U.S. Judge Orders Release of FTAA Trade Talks Document

13 March 2012

A U.S. district court judge has ordered the Office of the U.S. Trade Representative to release a “classified” one-page document concerning a U.S. position on an issue in the failed negotiations aimed at creating a Free Trade Area of the Americas.

The judge rejected a third round of government arguments that disclosure would damage relations with other countries and undermine future negotiations.

The position paper in question had been circulated among the parties, a fact that “limited drastically” the rationale for keeping it from the public, according to Carroll Muffett, the president of the Center for International Environmental Law, which filed the Freedom of Information Act request.

The U.S. District Court for the District of Columbia Feb. 29 said USTR could not show that disclosure of the position paper regarding the FTAA Negotiating Group on Investment could damage U.S. national security and foreign relations, as the government alleged.
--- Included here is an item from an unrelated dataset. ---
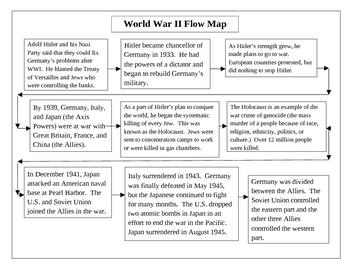 how to put a google map on google document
The document describes ht U.S. stance on the circumstances in when a country must treat foreign investors as favorably as local or other foreign investors.”

As he has in a prior opinion, Judge Richard Roberts disagreed that the document is protected from disclosure by a confidentiality agreement among the nations that were party to the negotiations in the 1990s and 2000s to create a free trade in the Western Hemisphere.
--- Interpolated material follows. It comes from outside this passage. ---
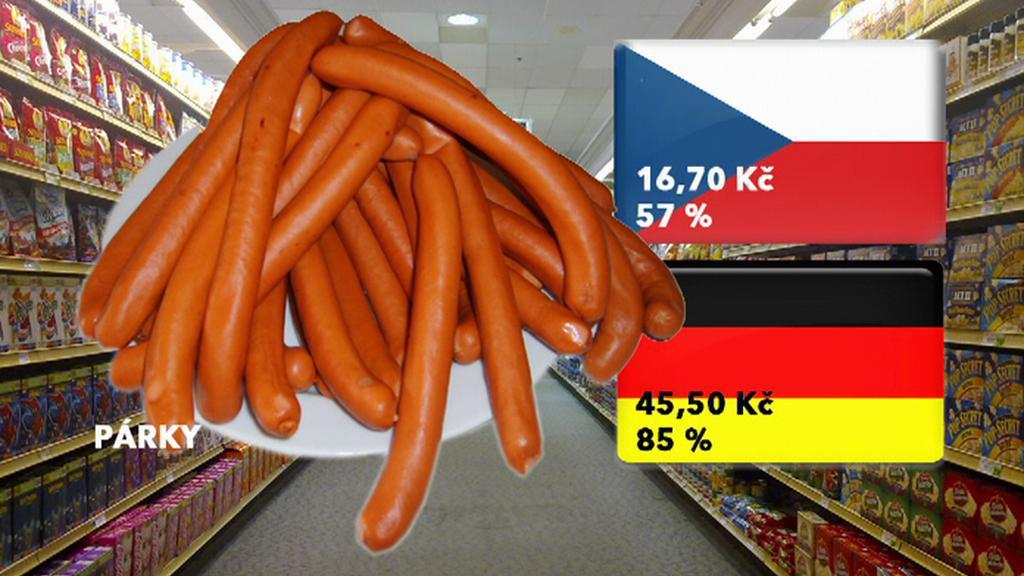 Srovnání cen a obsahu masa v párcích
He also rejected refined government contentions that that violation of the confidentiality agreement would cause countries to be more rigid and lack trust in the United States in current or future negotiations.

“Defendants have presented no `logical or plausible’ reason …why future negotiating partners would have so firm an expectation that the current or future United States administration would or should adhere to the same interpretation of  `in like circumstances’ presented in the FTAA context such that the United States will be impeded in presenting a different interpretation,” the judge wrote.

Judge Roberts drew a distinction between disclosure of other countries’ documents and disclosure of the U.S. position paper, and said the USTR’s arguments on loss of trust “are at a high level of generality.” The confidentiality agreement among the parties is not controlling, he said.

CIEL has received other documents about the talks pursuant to FOIA, but not this position paper, which defined the U.S. stand on a key definition on a provision that would have governed what treatment foreign investors would receive under the proposed treaty.

The government has 60 days in which to appeal, and has indicated that it might do so, Muffett told FreedomInfo.org.